Anytime & Anyplace
|For over a year, Peg Watson has asked me to write about some of our Not-So-Happy
adventures. I always try to be positive. She has strong feelings that some
readers may want to hear "the darker side". So, this one's for Peg and her
friend who sent me the message that this was a needed topic.
First, I must say that these two old sayings are actually true:
1) Trust your gut instinct, and
2) If life gives you lemons, try really hard to make lemonade.
The first Not-So-Happy Trails that comes to my mind is when our seven-seat vehicle blew up - way out in the middle of nowhere, on the top of a mountain, on a hot, hot day (with the dog in the car). First, I have to qualify this with the fact that I loved that old car. Never having seven seats before, I appreciated being able to offer extra kids some inclusion on our adventures. Referring to the first saying, I failed to trust my gut instinct when I saw my mechanically challenged husband reaching to open the radiator cap, and knowing that was not a good idea. After having been overruled, I should have aggressively thrown my body across the entire engine area. I strongly suspected that the smoke and boiling sound from under the hood meant something bad. Fortunately, my husband (who remains my husband in spite of this incident) was wearing glasses when the volcanic eruption drenched him with radiator fluid. We lost four bottled waters rinsing him off. The rest of the case of water went into the radiator. We did get out of the mountains and back to camp before we blew the head gasket as well.
Now the second saying comes to mind. If life gives you lemons, make lemonade. The same camping trip, the day after saying good-bye to a dear 1984 Dodge Colt Vista, our 1986 Toyota gave out on the rescue mission…we even had the bird along on this trip. You have to be flexible to turn that one into lemonade or you could lose it on a permanent basis.
Another Not-So-Happy Trails was when my then 18 month old broke his leg at the VA Discovery Museum. The first wail I heard, my gut instinct KNEW he was hurt. It was in listening to the other adults (who had witnessed the fall) that created this motherly guilt. Everyone insisted it was too short of a distance to have broken his leg. The wailing continued. Even taking him outside into fresh air (which had always relieved him before) did not work. Fortunately, after too much of a delay, I finally listened to myself and my medically inclined husband got him to a doctor who diagnosed the leg as broken in not one but two locations.
Or what about enjoying a serious bike ride all over Assateaque Island? During migration, when the birds were incredible...my daughter had an asthma attack at the farthest point on the island and her inhaler was back at the hotel.
Let's try this one. I have a really good friend. She invited us to the beach for a week (meaning she can afford a huge mansion, oceanfront, with dogs and cats allowed). She was going anyway so I didn't have to pay for anything but gas, food, and sunscreen. This luxurious place had four levels, eight bedrooms, and two living rooms with their own TVs. I learned for the first time that we had totally different television rules and I was not going to let my kids watch THAT! The finale was when her cat's eye popped out and while she spent all the time at the vet, I had six 6 – 9 year olds and two dogs to supervise on the roaring beach.

> _Using the information_:
• a. Repeat the part of the Not-So-Happy Trails essay that begins at the words "Let's try this" and stops after the words "the roaring beach.".
• b. According to the Not-So-Happy Trails essay, where did the 18-month-old break his leg?
The records are separate material and have no connection to the Not-So-Happy Trails essay.

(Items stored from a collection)
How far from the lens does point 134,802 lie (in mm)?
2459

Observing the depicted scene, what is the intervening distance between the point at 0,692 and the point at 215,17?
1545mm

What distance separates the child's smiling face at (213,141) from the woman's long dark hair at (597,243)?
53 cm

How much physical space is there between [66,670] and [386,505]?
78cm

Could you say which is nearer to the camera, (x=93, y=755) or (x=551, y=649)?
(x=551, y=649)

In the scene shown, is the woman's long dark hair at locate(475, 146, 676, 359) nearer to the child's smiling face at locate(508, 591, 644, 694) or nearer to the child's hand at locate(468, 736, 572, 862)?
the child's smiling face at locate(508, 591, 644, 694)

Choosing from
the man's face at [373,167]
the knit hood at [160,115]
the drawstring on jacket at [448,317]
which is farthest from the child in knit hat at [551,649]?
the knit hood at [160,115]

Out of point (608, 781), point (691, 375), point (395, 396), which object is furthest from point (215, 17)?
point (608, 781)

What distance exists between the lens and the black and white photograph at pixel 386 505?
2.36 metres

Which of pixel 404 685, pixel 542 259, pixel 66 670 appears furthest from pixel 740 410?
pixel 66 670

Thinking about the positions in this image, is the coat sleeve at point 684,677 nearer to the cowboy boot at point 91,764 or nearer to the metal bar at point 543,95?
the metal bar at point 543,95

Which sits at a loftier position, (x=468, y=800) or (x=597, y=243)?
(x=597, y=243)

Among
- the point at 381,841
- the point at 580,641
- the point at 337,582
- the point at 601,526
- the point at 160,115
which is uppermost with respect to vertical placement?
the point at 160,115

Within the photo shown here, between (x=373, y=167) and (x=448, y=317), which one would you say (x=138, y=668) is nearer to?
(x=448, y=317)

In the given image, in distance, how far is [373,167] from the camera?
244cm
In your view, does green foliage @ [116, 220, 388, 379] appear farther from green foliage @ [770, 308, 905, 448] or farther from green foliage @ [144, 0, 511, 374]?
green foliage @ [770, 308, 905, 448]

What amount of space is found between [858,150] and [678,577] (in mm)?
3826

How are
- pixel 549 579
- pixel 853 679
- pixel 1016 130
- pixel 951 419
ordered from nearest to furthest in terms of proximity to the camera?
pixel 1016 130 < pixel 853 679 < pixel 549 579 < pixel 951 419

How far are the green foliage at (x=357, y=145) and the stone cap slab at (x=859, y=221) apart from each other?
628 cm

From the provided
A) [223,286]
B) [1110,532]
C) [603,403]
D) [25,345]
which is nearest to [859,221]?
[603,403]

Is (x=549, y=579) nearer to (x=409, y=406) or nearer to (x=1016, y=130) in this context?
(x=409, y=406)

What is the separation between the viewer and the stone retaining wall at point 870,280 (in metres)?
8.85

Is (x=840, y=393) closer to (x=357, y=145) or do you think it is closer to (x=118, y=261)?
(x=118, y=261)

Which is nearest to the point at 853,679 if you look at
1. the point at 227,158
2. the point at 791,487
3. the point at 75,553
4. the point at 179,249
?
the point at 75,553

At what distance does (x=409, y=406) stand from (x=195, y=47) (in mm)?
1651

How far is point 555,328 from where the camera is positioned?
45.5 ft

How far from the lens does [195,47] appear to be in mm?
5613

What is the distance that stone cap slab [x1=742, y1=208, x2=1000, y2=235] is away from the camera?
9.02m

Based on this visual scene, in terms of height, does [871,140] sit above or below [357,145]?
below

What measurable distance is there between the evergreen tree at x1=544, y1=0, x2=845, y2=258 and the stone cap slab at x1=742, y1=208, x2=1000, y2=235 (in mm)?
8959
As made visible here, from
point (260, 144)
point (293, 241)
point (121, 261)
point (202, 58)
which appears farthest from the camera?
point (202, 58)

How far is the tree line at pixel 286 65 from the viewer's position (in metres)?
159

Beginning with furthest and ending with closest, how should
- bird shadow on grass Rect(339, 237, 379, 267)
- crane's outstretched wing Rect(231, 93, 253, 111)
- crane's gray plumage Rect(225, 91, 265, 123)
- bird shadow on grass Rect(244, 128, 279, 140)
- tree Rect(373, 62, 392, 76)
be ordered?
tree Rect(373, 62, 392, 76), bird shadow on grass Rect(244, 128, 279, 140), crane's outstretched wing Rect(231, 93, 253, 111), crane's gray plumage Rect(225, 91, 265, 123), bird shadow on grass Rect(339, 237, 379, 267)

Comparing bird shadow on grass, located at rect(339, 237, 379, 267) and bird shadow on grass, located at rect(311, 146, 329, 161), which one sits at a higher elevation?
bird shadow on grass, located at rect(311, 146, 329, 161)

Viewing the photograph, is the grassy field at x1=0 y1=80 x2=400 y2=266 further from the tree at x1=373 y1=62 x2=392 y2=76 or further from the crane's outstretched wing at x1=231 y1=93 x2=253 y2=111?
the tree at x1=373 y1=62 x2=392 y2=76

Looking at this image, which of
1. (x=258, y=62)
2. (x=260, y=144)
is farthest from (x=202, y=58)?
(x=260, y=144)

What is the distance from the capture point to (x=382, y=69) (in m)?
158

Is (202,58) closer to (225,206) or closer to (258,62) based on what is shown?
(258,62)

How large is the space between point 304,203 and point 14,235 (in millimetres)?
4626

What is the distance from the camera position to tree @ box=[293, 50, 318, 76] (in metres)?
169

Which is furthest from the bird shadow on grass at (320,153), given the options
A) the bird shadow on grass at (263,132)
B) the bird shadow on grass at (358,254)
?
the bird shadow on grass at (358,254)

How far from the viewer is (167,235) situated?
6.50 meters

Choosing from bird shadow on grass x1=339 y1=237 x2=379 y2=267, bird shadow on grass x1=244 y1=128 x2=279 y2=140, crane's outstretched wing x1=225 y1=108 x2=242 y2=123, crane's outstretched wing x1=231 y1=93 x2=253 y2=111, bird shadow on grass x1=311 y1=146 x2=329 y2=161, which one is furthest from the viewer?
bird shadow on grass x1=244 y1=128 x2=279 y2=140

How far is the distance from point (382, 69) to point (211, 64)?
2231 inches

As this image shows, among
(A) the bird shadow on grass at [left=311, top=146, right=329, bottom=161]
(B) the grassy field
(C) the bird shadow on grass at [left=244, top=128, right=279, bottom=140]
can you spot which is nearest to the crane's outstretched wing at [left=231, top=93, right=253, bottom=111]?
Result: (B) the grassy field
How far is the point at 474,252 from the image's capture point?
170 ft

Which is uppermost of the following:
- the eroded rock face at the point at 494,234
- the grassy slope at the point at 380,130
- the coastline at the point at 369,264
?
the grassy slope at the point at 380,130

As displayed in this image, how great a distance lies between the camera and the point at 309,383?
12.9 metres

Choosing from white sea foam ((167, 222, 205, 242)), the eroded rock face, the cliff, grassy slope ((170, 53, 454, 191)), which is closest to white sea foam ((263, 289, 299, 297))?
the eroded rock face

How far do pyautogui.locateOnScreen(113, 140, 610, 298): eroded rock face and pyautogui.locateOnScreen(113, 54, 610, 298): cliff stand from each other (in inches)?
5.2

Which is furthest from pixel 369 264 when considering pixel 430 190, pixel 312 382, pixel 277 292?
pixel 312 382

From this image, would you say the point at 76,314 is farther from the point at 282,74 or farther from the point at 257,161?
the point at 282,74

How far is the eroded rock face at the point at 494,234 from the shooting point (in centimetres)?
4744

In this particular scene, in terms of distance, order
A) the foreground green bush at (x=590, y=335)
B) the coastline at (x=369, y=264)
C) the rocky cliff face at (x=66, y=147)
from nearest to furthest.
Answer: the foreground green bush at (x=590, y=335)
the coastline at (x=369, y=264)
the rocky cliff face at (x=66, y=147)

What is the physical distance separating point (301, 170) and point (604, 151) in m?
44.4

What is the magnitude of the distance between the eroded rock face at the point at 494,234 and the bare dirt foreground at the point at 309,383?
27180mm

> _Responses by task_:
• a.
Let's try this one. I have a really good friend. She invited us to the beach for a week (meaning she can afford a huge mansion, oceanfront, with dogs and cats allowed). She was going anyway so I didn't have to pay for anything but gas, food, and sunscreen. This luxurious place had four levels, eight bedrooms, and two living rooms with their own TVs. I learned for the first time that we had totally different television rules and I was not going to let my kids watch THAT! The finale was when her cat's eye popped out and while she spent all the time at the vet, I had six 6 – 9 year olds and two dogs to supervise on the roaring beach.

• b. At the VA Discovery Museum.